▶ [Supplied material]:
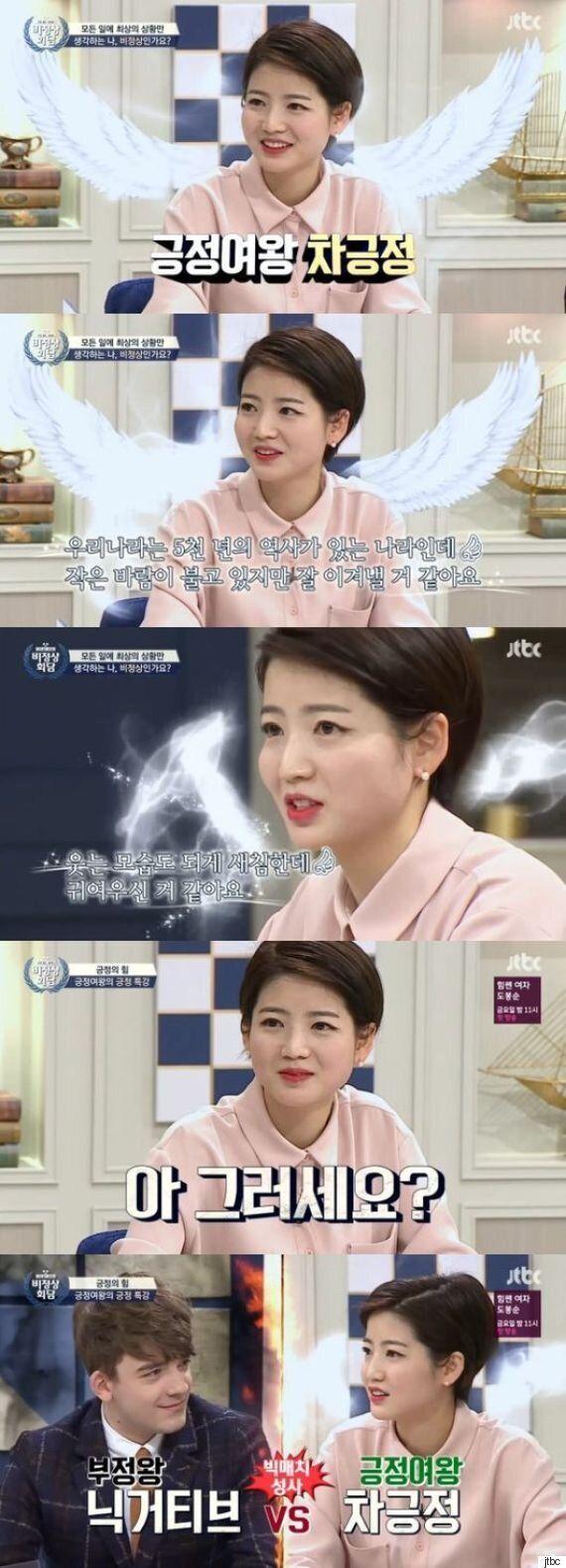'비정상회담' 긍정퀸 차홍, 칭찬은 G11도 춤추게 한다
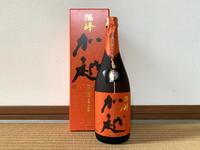 (石川)加賀ノ月 朱ノ吟 大吟醸 / Kaganotsuki Akenogin Daiginjo - Macと日本酒とGISのブログ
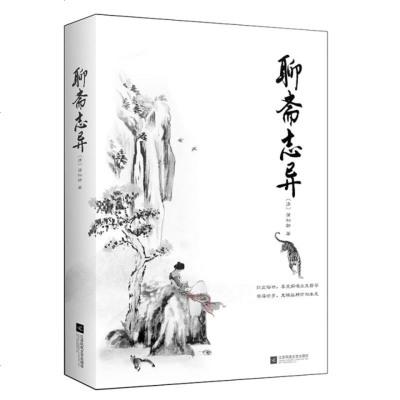 聊齋志異 (清)蒲松齡 江蘇文藝
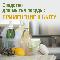 <strong>8</strong> способов применения средства для мытья посуды в быту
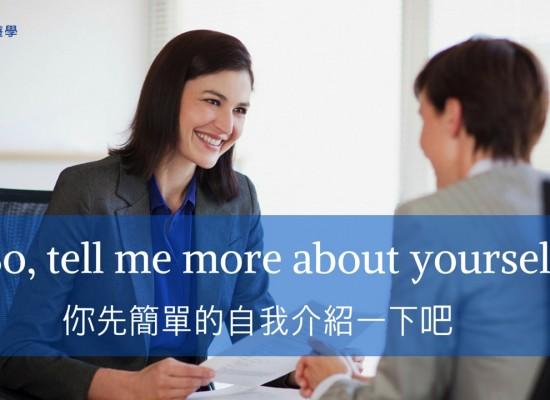 五大英文面試問題&英文自我介紹範例!想去外商、澳洲打工度假或當空姐的同學看過來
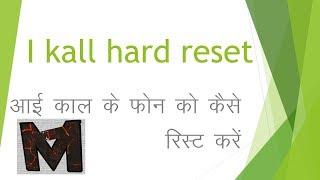 i kall tablet hard reset - मुफ्त ऑनलाइन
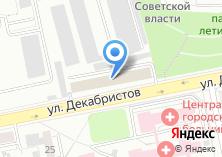 Компания «УралИНКО-Оценка» на карте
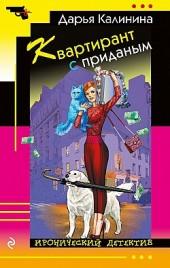 Квартирант с приданым Дарья Калинина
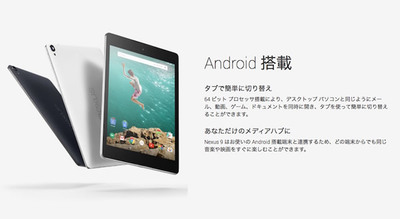 Nexus 9は,Playストアから購入できる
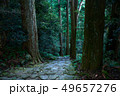 熊野古道大門坂 49657276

▶ [Exercise goal]: Lines from the one containing "i kall tablet hard reset - मुफ्त ऑनलाइन" through the final line of the entries above are to be retyped exactly, with every picture left out.

▶ [Written reply]:
 i kall tablet hard reset - मुफ्त ऑनलाइन
 Компания «УралИНКО-Оценка» на карте
 Квартирант с приданым Дарья Калинина
 Nexus 9は,Playストアから購入できる
 熊野古道大門坂 49657276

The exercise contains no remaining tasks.